It will take years before the populous nation industrializes its vast rural areas and efficiently makes use of energy resources
China's gross domestic product (GDP) touched $4,909 billion last year, according to the country's National Bureau of Statistics. Yet, it is still $160 billion less than Japan's $5,073 billion, as indicated by data from Tokyo.
Given its marvelous economic growth in the past few years, the $160 billion gap will soon be plugged by the world's third largest economy. China is expected to overtake Japan as the world's second largest economy this year if it manages to carry forward its past momentum.
Since the start of the 21st century, China's economic might has successively surpassed that of several developed nations such as Canada, Italy, France, Britain and Germany.
The country's growing economic clout on the world stage, along with the sterling economic growth shown by some of its big cities such as Beijing, Shanghai, Guangzhou, and other eastern coastal regions, has raised a question: Is China a developing or developed nation?
Any trivial matter multiplied by 1.3 billion will turn into a big problem, and any astronomical figure divided by 1.3 billion will be reduced to a tiny number, as Premier Wen Jiabao put it during a press conference at the conclusion of this year's National People's Congress session.
As a country with a population of 1.37 billion, there are few reasons to take pride in the fact that our country's economic bulk has surpassed those countries with populations or land areas much smaller than ours.

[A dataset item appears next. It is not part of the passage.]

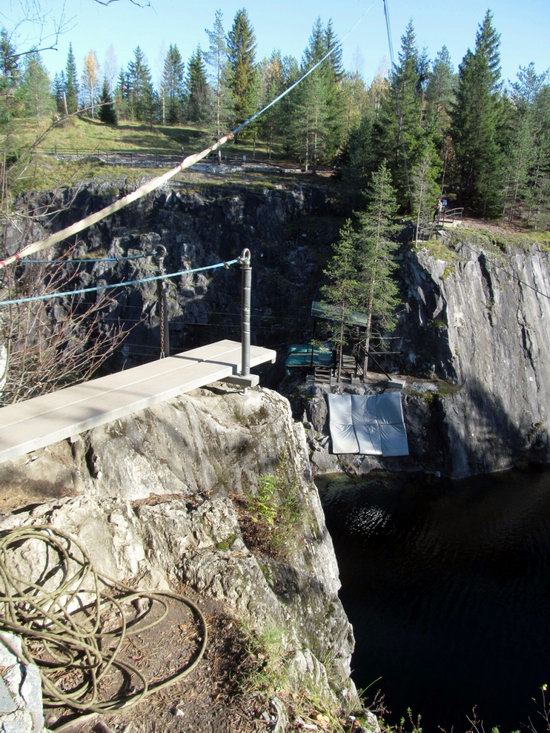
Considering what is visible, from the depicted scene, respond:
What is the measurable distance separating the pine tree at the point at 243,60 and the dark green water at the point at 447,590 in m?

Canada has only 2.5 percent of China's population. The proportion is 4.4 percent, 4.6 percent, 4.6 percent, 6.2 percent and 9.5 percent respectively for Italy, France, Britain, Germany and Japan.
China's huge economic aggregate has not changed the fact that its per capita GDP still ranks very low globally. In 2008, the country's per capita GDP was $3,263, which ranked it 98th in the world.
That figure was a little more than one-third of the world's average the same year, which was $9,054. The number was also much less than some other developing countries, such as Brazil and Mexico.
In 1990, the United Nations Development Program conceived the Human Development Index (HDI) as a way to measure the economic and social development of member states.